Native protein mass spectrometry of nuclear receptor-ligand and enzyme-substrate complexes

Abstract

Nuclear receptors (NRs) are transcription factors that are activated by the binding of low molecular weight ligands. The NR superfamily includes receptors for steroid hormones, anti-inflammatory and lipid-lowering drugs as well as endogenous compounds such as bile acids and fatty acids.

Several receptors in this family lack identified ligands and are thus termed orphan receptors. Identification of orphan receptor ligands is an area of intense research in the pharmacological industry. However, many methods for ligand identification are dependent on competition with known ligands or the recruitment of co-activator proteins. Mass spectrometry has developed in the last decade to allow the analysis of non-covalent complexes. The work in this thesis focuses on the use of mass spectrometry as a method to detect binding of low molecular weight compounds to proteins such as nuclear receptors and enzymes.

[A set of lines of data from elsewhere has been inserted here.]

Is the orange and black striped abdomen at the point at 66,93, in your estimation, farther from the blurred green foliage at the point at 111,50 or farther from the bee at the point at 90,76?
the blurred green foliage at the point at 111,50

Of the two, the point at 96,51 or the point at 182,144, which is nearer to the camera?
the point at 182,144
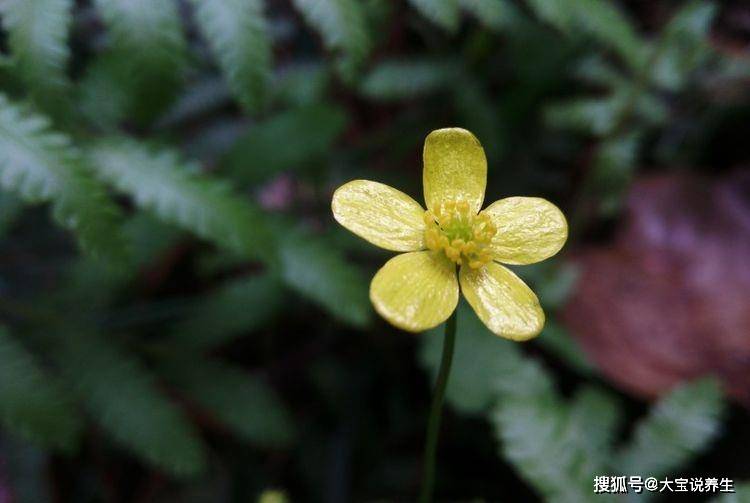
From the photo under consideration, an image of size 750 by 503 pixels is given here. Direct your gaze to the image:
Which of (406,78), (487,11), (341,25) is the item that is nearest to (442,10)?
(487,11)

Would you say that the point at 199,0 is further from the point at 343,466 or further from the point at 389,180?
the point at 343,466

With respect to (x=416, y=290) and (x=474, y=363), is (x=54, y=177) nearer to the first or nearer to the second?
(x=416, y=290)

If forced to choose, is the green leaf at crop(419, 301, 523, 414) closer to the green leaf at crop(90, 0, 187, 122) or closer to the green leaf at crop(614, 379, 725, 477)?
the green leaf at crop(614, 379, 725, 477)

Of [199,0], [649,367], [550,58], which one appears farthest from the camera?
[550,58]

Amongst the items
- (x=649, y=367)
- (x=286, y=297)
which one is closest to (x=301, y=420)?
(x=286, y=297)

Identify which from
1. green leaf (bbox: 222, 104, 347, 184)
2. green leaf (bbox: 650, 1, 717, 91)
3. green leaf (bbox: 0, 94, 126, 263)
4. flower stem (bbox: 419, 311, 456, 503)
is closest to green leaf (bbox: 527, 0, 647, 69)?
green leaf (bbox: 650, 1, 717, 91)

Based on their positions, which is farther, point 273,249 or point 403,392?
point 403,392
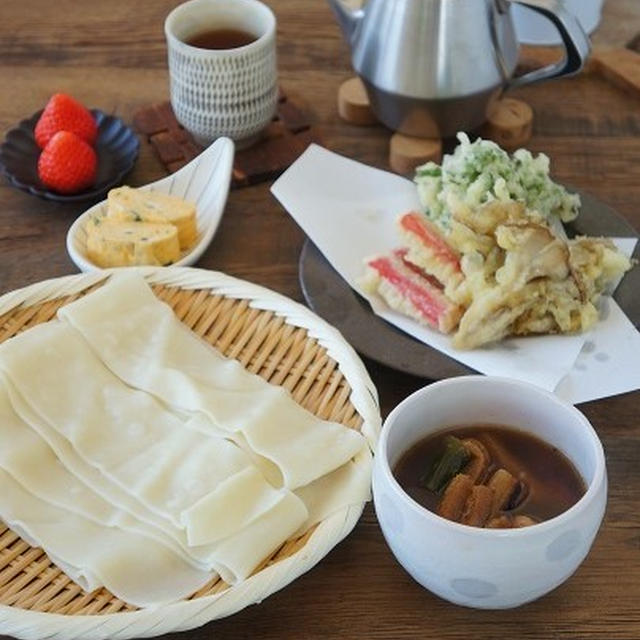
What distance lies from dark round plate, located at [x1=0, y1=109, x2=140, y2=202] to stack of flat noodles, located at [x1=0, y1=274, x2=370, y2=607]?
0.93 feet

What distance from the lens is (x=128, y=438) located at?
0.90 meters

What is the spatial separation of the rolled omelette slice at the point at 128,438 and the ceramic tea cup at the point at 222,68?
0.42m

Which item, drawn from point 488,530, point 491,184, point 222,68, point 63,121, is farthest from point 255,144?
point 488,530

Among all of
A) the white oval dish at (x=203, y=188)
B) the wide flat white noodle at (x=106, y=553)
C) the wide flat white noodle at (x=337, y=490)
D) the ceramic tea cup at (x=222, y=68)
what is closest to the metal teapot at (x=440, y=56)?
the ceramic tea cup at (x=222, y=68)

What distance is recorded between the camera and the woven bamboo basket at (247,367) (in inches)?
29.0

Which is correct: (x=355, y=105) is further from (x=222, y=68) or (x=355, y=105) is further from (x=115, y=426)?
(x=115, y=426)

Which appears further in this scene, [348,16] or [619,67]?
[619,67]

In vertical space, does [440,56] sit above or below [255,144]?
above

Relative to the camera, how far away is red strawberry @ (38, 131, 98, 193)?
1.23 meters

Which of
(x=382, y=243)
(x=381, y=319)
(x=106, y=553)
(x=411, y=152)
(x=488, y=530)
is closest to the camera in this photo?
(x=488, y=530)

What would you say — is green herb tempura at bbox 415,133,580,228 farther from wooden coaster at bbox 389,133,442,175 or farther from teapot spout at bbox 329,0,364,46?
teapot spout at bbox 329,0,364,46

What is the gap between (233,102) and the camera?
1300mm

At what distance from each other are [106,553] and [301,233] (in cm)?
52

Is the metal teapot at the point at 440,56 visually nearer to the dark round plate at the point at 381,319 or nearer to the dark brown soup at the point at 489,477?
the dark round plate at the point at 381,319
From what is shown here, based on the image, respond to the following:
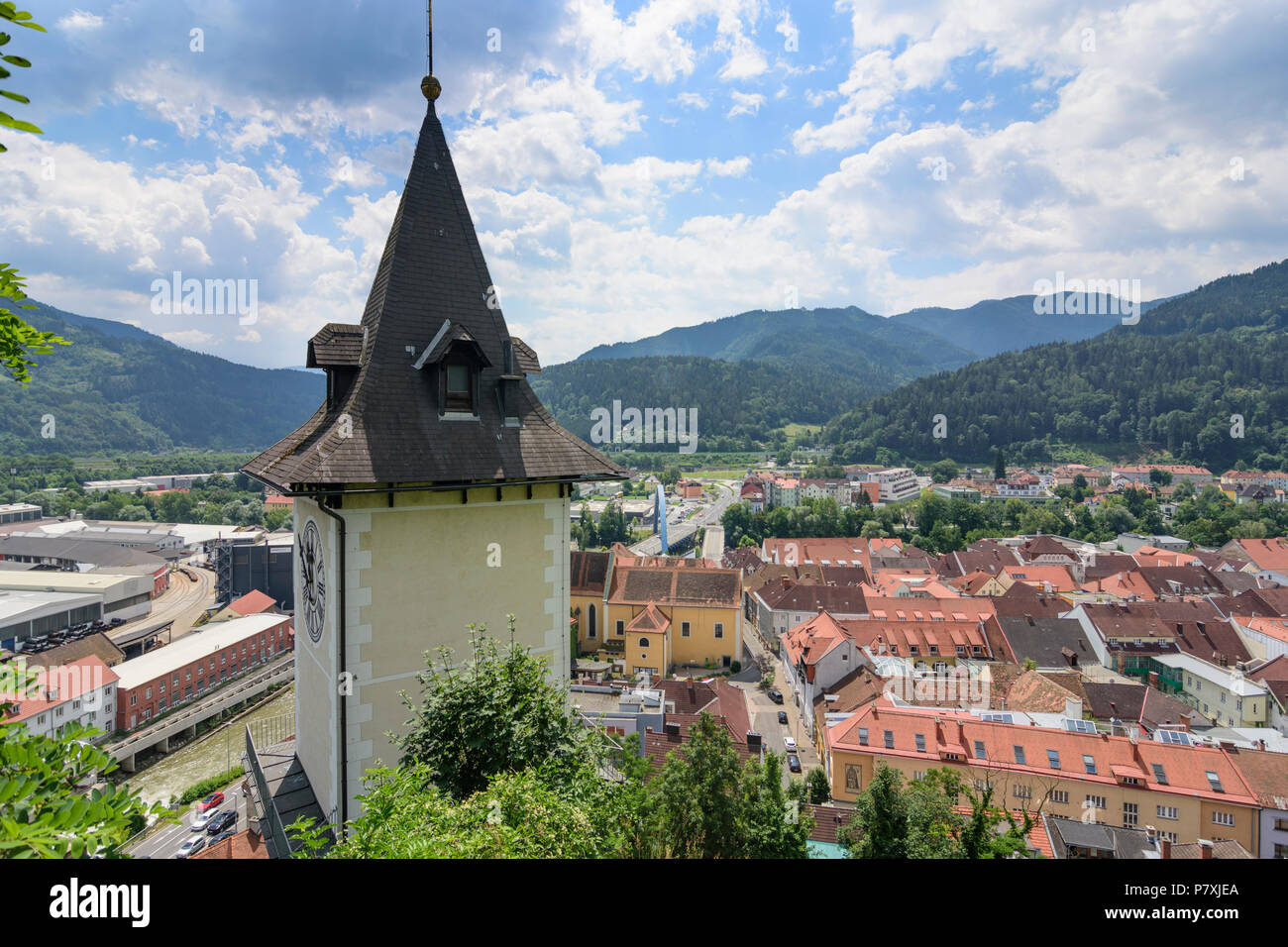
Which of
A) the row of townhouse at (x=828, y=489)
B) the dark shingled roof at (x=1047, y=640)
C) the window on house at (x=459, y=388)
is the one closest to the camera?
the window on house at (x=459, y=388)

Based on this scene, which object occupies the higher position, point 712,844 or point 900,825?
point 712,844

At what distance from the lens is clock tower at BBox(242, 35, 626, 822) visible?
7059 mm

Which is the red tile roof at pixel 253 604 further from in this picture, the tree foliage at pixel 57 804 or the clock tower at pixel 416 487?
the tree foliage at pixel 57 804

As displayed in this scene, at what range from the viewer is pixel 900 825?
45.0 feet

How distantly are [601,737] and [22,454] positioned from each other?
21317 centimetres

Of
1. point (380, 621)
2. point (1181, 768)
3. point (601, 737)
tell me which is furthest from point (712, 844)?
point (1181, 768)

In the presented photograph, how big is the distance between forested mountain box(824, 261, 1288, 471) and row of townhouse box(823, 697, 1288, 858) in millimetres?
144692

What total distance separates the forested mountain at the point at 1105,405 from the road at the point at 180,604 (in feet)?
455

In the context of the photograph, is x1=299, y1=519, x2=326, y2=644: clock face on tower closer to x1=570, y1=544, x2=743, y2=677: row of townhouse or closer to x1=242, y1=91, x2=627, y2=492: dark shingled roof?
x1=242, y1=91, x2=627, y2=492: dark shingled roof

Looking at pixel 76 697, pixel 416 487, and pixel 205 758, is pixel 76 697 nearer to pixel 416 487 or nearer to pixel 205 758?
pixel 205 758

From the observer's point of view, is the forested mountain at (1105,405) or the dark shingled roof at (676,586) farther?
the forested mountain at (1105,405)

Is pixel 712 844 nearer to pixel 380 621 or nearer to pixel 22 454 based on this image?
pixel 380 621

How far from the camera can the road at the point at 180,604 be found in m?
54.8

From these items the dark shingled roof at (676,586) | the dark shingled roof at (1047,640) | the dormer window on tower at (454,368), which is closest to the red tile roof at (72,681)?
the dark shingled roof at (676,586)
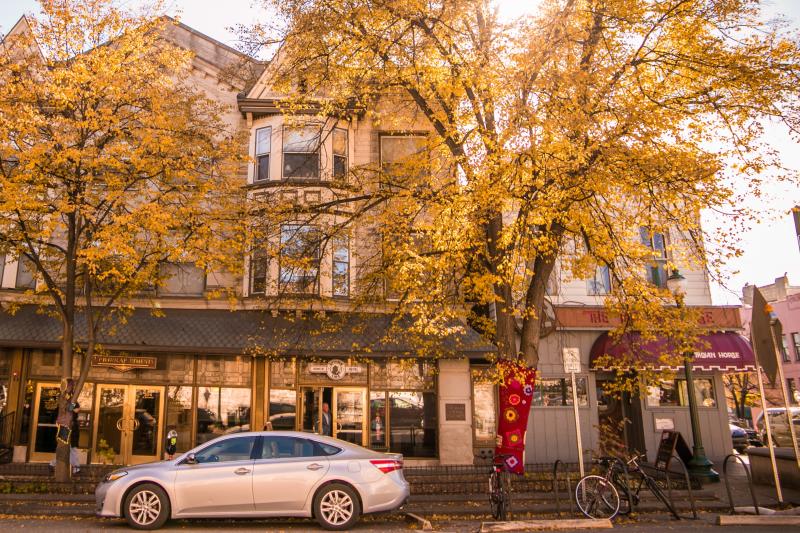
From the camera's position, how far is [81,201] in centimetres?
1234

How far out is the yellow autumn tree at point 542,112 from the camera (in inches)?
394

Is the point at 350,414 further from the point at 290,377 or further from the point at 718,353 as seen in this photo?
the point at 718,353

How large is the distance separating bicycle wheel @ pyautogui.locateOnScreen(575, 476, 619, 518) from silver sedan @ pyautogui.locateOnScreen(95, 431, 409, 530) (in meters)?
2.91

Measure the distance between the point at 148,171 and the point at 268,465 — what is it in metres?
6.76

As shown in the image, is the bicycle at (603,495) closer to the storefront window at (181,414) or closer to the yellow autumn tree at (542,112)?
the yellow autumn tree at (542,112)

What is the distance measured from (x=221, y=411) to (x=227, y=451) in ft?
27.3

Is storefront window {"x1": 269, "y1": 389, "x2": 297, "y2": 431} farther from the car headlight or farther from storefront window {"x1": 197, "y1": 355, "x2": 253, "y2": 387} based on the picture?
the car headlight

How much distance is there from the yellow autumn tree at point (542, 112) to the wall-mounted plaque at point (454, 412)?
5.94 metres

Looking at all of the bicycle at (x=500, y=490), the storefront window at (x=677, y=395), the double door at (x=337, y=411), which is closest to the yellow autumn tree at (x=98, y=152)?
the double door at (x=337, y=411)

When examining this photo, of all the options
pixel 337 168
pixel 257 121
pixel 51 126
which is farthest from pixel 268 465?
pixel 257 121

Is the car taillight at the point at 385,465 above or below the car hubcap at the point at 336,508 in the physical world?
above

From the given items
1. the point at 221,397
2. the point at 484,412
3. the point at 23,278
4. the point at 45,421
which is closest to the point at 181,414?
the point at 221,397

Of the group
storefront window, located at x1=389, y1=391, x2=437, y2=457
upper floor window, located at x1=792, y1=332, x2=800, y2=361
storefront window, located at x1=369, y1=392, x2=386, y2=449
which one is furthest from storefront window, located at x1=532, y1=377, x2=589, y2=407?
upper floor window, located at x1=792, y1=332, x2=800, y2=361

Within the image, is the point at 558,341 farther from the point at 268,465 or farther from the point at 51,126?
the point at 51,126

The retinoid X receptor alpha (RXRalpha, NR2B1) is a receptor for 9-cis-retinoic acid and has important functions during embryonic development. It was recently shown that a polyunsaturated fatty acid, cis-4, 7, 10, 13, 16, 19docosahexaenoic acid (DHA) is a low-efficacy agonist for RXR. Here it is shown that several other C18-C22 unsaturated fatty acids including arachidonic acid are also RXR agonists. Further, in vitro binding between high and low affinity agonists and the RXRalpha ligand binding domain (LBD) can be observed using mass spectrometry. The binding observed by electrospray mass spectrometry showed a good qualitative correlation between receptor activation in transfected cells and gas-phase binding, but quantitatively the responses did not correlate. Bile acid compounds showed a strong, non-specific binding to the RXRalpha LBD in the gas-phase. The stoichiometry of ligand binding was drastically different for bile acids and true RXRalpha agonist ligands. Binding stoichiometry is proposed as one way to identify non-specific gas-phase binding.

Further, agonist-induced changes in oligomerisation of the RXRalpha LBD protein, i.e. an increase in dimer content, could be monitored by mass spectrometry. Such changes in quaternary structure can be analysed by mass spectrometry and serve as another way to differentiate between specific and non-specific ligand binding.

Using the RXRalpha LBD and fatty agonists as a test system, the accuracy in direct measurements of the mass of ligands in complex with receptor proteins was investigated. Although the study was performed on an instrument capable of only medium resolution, amass error of better than 0.2 Da was obtained. This is sufficient to identify the degree of unsaturation or cyclisation if the compound class, for instance fatty acid, is known.

The methodology developed for investigation of protein-ligand interactions in the work on RXRalpha was extended to analysis of integral membrane proteins. The microsomal glutathione transferase 1 (MGST1) is a detoxification enzyme that is highly abundant in the liver, present at -3% of total microsomal protein. The enzyme catalyses the conjugation of reduced glutathione (GSH) to hydrophobic electrophilic substrates. Besides detoxification, a role has been proposed for MGST1 in protection against oxidative stress. MGST1 (molecular mass 17.3 kDa) has four transmembrane alpha-helices, forming a left-handed helical bundle.

Electrospray mass spectrometry was performed on the protein solubilised in a minimal amount of detergent (Triton X-100) compatible with enzyme activity. Using this approach, the oligomeric organisation of the enzyme was confirmed, showing that the functional unit of the enzyme is a trimer of -52 kDa. The mass spectrum showed monomer and trimer ion populations, that could be identified by mass labelling/activation of the enzyme using N-ethylmaleimide. Trimer ions could be dissociated within the mass spectrometer to form dimer.

Signal-to-noise ratios for the trimer substantially improved when nanoelectrospray was used instead of pneumatically assisted electrospray. This enabled the determination of substrate (GSH) binding stoichiometry. It was shown that the trimer binds three molecules of GSH. This finding was in apparent contradiction to published reports in which stopped flow-kinetic and equilibrium dialysis experiments clearly show utilisation/binding of a single GSH molecule. However, the results presented here and previous data are in support of a model for substrate binding consisting of three separate active sites displaying third of the sites reactivity.

In conclusion, the methods presented enhance the possibilities to investigate both membrane and soluble proteins and their interactions with substrates and ligands.